*Requirements*
Exactly reproduce the lines beginning with the line that includes "How far is the branch" and ending with the last line of the data.

*Records for the exercise*
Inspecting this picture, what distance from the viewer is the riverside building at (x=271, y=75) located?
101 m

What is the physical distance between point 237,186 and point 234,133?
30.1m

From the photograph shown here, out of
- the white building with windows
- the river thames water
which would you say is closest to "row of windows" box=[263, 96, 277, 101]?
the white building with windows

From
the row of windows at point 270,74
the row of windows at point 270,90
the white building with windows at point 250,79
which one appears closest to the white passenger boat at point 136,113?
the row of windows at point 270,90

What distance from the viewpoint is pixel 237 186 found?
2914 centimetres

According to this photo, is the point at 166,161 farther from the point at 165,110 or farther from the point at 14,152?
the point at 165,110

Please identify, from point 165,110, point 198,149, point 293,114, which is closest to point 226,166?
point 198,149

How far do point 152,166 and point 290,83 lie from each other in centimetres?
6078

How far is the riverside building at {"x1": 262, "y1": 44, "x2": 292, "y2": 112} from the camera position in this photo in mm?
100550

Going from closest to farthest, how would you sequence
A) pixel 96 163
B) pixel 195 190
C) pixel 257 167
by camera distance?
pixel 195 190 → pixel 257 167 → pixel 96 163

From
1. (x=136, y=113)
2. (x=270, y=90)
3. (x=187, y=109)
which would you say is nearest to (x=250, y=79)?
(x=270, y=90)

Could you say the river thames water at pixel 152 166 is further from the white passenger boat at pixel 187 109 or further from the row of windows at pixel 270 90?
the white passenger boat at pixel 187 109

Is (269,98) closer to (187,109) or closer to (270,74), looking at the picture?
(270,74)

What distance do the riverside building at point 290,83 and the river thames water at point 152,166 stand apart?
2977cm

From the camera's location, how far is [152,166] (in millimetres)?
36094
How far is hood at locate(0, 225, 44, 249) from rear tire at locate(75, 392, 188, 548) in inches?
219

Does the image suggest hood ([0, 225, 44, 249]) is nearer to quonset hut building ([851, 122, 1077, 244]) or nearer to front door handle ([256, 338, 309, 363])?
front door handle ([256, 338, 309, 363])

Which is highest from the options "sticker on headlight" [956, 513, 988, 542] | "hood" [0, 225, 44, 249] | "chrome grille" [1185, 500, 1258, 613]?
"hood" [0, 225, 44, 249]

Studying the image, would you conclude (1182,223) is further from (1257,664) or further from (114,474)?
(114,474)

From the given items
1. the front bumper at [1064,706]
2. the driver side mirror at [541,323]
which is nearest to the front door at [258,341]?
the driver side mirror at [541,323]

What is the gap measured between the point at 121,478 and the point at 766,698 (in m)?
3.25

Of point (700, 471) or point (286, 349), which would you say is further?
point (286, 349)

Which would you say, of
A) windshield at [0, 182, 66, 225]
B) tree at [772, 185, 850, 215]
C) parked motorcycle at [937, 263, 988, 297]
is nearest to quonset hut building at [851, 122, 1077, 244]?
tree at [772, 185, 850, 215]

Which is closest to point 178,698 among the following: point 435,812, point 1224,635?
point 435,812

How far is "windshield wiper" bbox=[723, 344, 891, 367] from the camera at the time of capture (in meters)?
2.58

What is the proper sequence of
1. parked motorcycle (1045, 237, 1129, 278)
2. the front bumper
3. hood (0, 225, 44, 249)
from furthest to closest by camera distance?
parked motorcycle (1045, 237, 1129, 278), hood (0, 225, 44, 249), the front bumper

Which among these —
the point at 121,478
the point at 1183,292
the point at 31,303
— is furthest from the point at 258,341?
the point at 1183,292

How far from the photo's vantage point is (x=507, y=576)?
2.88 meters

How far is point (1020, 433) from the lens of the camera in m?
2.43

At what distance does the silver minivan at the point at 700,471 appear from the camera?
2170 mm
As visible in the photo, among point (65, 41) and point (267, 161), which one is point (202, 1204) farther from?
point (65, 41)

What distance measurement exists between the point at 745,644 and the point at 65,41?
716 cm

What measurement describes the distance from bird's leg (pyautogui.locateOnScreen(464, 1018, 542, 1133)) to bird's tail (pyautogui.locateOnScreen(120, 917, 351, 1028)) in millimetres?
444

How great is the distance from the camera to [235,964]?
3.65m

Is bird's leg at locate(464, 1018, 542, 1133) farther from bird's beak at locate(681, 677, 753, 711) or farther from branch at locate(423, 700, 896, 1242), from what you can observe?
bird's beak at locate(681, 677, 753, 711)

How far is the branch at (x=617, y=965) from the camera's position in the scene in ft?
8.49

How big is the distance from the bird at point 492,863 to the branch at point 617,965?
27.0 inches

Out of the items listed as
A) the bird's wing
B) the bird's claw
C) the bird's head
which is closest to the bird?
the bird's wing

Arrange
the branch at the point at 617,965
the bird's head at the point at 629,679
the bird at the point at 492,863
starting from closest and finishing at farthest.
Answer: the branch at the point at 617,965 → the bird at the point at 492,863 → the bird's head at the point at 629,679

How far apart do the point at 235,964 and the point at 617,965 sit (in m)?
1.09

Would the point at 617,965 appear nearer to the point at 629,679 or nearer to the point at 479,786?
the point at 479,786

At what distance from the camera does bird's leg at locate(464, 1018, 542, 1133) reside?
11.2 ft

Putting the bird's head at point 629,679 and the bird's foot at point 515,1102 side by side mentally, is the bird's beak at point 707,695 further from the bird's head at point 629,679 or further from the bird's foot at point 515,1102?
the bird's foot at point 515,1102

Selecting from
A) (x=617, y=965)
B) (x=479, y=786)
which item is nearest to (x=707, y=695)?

*Completed exercise*
How far is the branch at (x=617, y=965) from the camera's position in the scene in ft?
8.49

How big is the distance from the bird at point 492,863 to the branch at point 617,965?
27.0 inches

Out of the items listed as
A) the bird's wing
B) the bird's claw
C) the bird's head
which is closest to the bird?
the bird's wing

Arrange
the branch at the point at 617,965
the bird's head at the point at 629,679
the bird at the point at 492,863
starting from closest and finishing at farthest.
Answer: the branch at the point at 617,965 → the bird at the point at 492,863 → the bird's head at the point at 629,679

How far apart do the point at 235,964 and the point at 617,965 sit (in m)?
1.09

Would the point at 617,965 appear nearer to the point at 629,679 or nearer to the point at 479,786?
the point at 479,786

At what distance from the camera does bird's leg at locate(464, 1018, 542, 1133) reside?
11.2 ft

Putting the bird's head at point 629,679 and the bird's foot at point 515,1102 side by side mentally, is the bird's beak at point 707,695 further from the bird's head at point 629,679 or further from the bird's foot at point 515,1102?
the bird's foot at point 515,1102

Selecting from
A) (x=617, y=965)
B) (x=479, y=786)
which item is nearest to (x=707, y=695)?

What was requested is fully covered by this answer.